> **DOCUMENT**:
OF POETRY AND PROSE Wislawa Szymborska, Sounds, Feelings, Thoughts: Seventy Poems, tr. Magnus Krynski and Robert Maguire (Princeton) £10.80, £4.90-pb
Anthony Cronin, New & Selected Poems (Carcanet/Raven Arts) £3.95


Four billion people on this earth of ours
but my imagination is unchanged.
It does not do well with great numbers.
It is still moved by what is individual.


These lines from the title poem of Wislawa Szymborska's 1976 collection, A Great Number, are not among her most memorable, nor subtle; but they represent one of the main arcs along which her poetry moves. Such lines are characteristic of both the mockery and serious lucidity about self and others that run through this selection: she only pretends to belittle what is in fact a profound concern with man as political animal-but in the broadest sense, incorporating his whole comportment towards other human beings, nature and God. She rejects a narrower preoccupation with what is fashionable, yesterday's news. Hence, even a poem with a title such as 'Vietnam' achieves a degree of timelessness precisely because it does not carry a sectarian message. The terrorist ('The Terrorist, He Watches') becomes the archetype of the dehumanizing belief in ends over means. Derogation of moral responsibility diminishes man to less than the things he derides. It is not the dinosaur who owns 'the funny little head', 'four legs that stuck in the slime/under the mountainous body', but the cliché-spouting party member.

> **CHALLENGE**:
Render this sentence from the poetry review in Spanish: "She rejects a narrower preoccupation with what is fashionable, yesterday's news."

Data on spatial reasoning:

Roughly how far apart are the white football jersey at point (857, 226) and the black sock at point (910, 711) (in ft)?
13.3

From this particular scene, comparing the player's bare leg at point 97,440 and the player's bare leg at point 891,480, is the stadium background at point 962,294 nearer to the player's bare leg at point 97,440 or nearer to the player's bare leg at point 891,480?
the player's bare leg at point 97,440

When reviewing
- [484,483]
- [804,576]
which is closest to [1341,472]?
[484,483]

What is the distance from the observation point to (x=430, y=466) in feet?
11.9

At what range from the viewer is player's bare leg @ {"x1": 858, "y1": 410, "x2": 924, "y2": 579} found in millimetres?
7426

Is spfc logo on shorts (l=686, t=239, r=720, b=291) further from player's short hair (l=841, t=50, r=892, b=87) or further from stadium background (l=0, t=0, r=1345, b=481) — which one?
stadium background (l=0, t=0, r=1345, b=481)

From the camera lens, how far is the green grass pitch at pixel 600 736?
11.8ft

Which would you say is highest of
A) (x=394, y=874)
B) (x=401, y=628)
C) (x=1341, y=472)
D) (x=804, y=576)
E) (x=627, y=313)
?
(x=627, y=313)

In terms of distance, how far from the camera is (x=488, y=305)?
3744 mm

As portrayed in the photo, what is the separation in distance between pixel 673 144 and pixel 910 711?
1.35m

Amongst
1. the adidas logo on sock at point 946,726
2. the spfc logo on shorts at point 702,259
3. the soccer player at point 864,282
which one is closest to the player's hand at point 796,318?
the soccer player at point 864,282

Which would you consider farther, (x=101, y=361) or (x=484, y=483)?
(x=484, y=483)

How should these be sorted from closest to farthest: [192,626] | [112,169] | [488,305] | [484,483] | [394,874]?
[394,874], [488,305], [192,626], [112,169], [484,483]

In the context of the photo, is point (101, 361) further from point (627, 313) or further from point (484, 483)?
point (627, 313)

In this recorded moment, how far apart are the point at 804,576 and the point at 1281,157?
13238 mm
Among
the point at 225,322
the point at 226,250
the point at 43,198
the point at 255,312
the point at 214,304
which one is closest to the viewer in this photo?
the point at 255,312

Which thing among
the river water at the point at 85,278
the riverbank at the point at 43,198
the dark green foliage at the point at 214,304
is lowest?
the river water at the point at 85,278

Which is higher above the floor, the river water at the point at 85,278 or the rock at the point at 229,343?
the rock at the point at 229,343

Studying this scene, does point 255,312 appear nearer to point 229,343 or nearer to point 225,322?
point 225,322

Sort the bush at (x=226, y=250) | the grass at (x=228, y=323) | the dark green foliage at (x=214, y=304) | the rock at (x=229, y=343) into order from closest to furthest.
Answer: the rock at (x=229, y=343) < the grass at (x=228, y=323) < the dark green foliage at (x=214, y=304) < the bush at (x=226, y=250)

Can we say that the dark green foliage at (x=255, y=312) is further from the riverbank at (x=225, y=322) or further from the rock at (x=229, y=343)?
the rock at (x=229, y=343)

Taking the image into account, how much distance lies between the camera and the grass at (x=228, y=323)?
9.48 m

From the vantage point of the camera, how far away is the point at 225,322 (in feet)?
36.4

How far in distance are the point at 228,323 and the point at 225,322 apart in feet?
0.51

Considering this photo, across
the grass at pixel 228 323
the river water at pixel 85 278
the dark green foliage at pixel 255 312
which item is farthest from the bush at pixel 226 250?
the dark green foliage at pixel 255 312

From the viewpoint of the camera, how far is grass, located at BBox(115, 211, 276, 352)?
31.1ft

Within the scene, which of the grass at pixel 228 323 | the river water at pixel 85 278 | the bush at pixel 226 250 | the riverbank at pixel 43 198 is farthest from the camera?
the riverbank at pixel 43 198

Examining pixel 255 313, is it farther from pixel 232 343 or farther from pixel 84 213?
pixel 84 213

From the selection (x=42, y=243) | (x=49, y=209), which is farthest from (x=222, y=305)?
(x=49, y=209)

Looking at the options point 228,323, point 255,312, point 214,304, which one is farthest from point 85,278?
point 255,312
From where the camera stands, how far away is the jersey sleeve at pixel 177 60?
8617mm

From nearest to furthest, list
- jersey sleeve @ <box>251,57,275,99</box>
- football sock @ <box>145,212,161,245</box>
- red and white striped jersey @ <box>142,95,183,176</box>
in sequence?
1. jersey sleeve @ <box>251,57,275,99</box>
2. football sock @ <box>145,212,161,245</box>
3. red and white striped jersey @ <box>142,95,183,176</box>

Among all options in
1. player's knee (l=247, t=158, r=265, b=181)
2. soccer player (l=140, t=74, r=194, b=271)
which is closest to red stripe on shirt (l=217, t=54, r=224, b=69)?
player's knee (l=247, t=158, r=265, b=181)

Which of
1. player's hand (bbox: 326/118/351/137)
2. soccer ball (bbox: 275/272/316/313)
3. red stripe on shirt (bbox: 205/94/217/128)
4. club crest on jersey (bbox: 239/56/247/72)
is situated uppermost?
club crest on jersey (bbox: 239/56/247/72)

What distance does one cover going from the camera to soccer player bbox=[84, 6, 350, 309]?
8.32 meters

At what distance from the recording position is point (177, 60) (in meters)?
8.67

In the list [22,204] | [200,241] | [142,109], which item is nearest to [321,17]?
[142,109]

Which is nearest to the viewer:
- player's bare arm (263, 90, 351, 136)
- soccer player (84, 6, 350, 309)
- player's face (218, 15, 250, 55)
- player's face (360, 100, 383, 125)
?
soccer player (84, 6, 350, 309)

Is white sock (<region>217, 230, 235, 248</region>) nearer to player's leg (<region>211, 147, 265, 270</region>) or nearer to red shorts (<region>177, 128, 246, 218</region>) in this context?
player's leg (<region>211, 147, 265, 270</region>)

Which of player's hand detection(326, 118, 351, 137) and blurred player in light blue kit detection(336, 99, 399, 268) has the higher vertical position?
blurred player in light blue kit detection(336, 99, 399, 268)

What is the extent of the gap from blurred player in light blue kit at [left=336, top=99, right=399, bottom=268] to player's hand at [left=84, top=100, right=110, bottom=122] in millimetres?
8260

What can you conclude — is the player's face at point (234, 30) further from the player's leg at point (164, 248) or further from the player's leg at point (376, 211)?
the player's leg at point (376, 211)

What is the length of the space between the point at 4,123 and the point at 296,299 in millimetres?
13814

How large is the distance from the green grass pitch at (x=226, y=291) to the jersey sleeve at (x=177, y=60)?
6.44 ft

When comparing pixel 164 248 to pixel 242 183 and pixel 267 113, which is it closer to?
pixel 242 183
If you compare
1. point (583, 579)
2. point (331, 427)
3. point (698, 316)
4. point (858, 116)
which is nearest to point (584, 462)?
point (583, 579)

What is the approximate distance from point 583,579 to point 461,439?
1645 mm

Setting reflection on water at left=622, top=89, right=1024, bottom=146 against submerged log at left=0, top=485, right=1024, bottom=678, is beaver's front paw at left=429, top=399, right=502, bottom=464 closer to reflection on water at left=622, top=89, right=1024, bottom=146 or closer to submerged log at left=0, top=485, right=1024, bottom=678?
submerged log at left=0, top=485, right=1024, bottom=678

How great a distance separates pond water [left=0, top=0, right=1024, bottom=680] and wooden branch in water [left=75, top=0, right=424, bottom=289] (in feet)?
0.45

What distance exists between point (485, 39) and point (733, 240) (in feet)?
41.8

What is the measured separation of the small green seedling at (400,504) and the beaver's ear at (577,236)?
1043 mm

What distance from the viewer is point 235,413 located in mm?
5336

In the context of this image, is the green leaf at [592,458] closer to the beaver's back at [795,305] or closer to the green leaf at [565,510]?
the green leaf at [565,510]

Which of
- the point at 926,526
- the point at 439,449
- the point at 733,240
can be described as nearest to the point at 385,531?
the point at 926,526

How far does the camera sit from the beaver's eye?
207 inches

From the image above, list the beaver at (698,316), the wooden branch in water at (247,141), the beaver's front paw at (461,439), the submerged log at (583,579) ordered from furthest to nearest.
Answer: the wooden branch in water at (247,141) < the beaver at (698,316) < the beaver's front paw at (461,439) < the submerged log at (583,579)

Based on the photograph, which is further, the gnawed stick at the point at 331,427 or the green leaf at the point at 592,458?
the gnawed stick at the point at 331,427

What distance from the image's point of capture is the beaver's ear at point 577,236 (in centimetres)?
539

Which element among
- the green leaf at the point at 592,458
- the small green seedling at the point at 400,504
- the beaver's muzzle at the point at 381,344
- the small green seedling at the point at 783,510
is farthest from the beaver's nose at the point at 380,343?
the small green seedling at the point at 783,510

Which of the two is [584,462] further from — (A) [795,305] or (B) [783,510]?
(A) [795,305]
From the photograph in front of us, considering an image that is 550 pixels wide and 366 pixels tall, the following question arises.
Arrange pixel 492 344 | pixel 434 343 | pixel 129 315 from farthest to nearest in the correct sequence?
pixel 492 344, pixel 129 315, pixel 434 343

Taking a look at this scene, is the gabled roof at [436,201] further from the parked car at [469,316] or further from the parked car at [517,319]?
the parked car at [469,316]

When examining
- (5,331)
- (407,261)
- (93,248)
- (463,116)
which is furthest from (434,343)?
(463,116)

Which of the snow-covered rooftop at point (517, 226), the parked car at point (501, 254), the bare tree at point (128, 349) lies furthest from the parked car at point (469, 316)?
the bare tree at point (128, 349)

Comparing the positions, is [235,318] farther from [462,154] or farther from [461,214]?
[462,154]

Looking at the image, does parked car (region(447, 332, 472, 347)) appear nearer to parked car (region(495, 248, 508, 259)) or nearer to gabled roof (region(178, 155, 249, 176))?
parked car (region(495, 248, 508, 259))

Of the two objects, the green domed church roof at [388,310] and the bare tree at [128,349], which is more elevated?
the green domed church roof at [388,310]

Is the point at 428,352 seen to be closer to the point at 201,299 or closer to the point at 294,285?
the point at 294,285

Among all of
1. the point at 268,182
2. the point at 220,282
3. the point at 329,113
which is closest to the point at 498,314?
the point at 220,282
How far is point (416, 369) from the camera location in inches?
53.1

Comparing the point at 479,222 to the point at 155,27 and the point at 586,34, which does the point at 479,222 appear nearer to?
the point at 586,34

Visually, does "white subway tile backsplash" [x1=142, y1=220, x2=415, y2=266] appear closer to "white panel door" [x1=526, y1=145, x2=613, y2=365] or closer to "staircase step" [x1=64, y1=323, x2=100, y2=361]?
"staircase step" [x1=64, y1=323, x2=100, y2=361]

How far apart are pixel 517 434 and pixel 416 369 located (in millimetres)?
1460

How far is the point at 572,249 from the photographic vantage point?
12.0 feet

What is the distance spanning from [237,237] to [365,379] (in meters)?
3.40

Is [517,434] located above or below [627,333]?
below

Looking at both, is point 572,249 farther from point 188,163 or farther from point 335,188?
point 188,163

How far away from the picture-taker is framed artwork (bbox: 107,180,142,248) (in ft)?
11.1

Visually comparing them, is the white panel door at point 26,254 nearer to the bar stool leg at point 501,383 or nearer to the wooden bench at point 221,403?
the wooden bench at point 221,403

> **TASK SOLUTION**:
Rechaza una preocupación más estrecha por lo que está de moda, las noticias de ayer.